14/03/2026
Chroniques 387-388
Les Bordeaux 1995, trente ans après
Bordeaux, le 15 mars 2026
Ne pas remettre à demain ce que l'on peut boire le jour même ! Et tant pis pour la doxa du vin
Il ressort de cette dégustation une sensation d'acidité, perception jamais perçue jusqu'alors ! Elle surprend dès les premières séries. Puis, on s'habitue avant que des crus plus vifs nous rappellent son inattendue présence dans un millésime à l'été sec. Et justement. Entre ce manque d'eau et le volume de récolte important à mûrir, des blocages de maturité par stress de la plante n'ont pas éliminé l'acidité. Ce phénomène, bien connu sur les jeunes vignes, s'aggrave sur les sols très filtrants sablo-graveleux. La sélection aidant, ce risque propre à 1995 semblait éliminé. Alors, pourquoi le sentir maintenant, sans qu'il ait été gênant auparavant ? Voici quelques hypothèses. Tout comme la succession des dégustations des vins de 2015 avait révélé des lourdeurs induites par les hauts degrés d'alcool, je suis tenté de croire que cette série de 28 vins a additionné peu à peu cette acidité pour dépasser le seuil de perception. On sait que les 1995 possèdent souvent un tannin rigide en finale. Cette fermeté est induite par une acidité sous-jacente. Cependant, ce n'est jamais allé jusqu'à dire « c'est acide ». Cette multiplication de bouteilles nous a joué des tours !

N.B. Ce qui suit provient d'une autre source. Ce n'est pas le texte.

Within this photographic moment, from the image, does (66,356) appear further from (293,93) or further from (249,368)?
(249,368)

J'y vois une autre raison. Dès lors que la qualité moyenne s'élève, je considère que le goût du vin se modifie chaque cinq ans. Or, Bordeaux vient de vivre quarante années fastes. Dans les années 2000, nous avions du mal à apprécier les vins des années 60-70. Nous voici peut-être concernés par une situation identique, soit une modification imperceptible de notre référentiel de jugement. En somme, le goût d'une époque faisant face à une autre. A la frustration générée, je ne vois qu'une solution : servir le vin lorsqu'il est bon et au moment où on l'aime. Ne pas remettre au lendemain, ce que l'on pourrait boire le jour même, puisque le temps perdu ne se rattrape jamais ! Château Margaux 1995, premier vin auquel j'ai attribué deux fois 20/20 à neuf ans d'intervalle aurait dû subir ce sort. Bouchonné dans la présente dégustation, j'ai ouvert une autre bouteille. Au nez sa séduction fascine. Après trois gorgées en bouche, l'acidité trouble la fête. Trois personnes à table ont délaissé la bouteille. Parallèlement, lors d'un déjeuner à quatre, nous avons éclusé un Brane Cantenac 2015 suivi d'un Canon 2012. Sans décantation, sans réfléchir à l'association avec les plats. Juste parce que c'était délicieux. Alors, retrouverai-je l'intensité du trouble émotionnel lié à cette fameuse bouteille, comme en 2007 et 1998 ? Hélas, je crains que non. Un tiens vaut mieux que deux tu l'auras. Cependant, pour le vin, on n'y pense pas ! Aux bons apôtres de sa doxa : résistez !
Les résultats...
L'évolution des 1995...
Comment se goûtaient ces vins en 2005 après 8 ans de bouteilles ?...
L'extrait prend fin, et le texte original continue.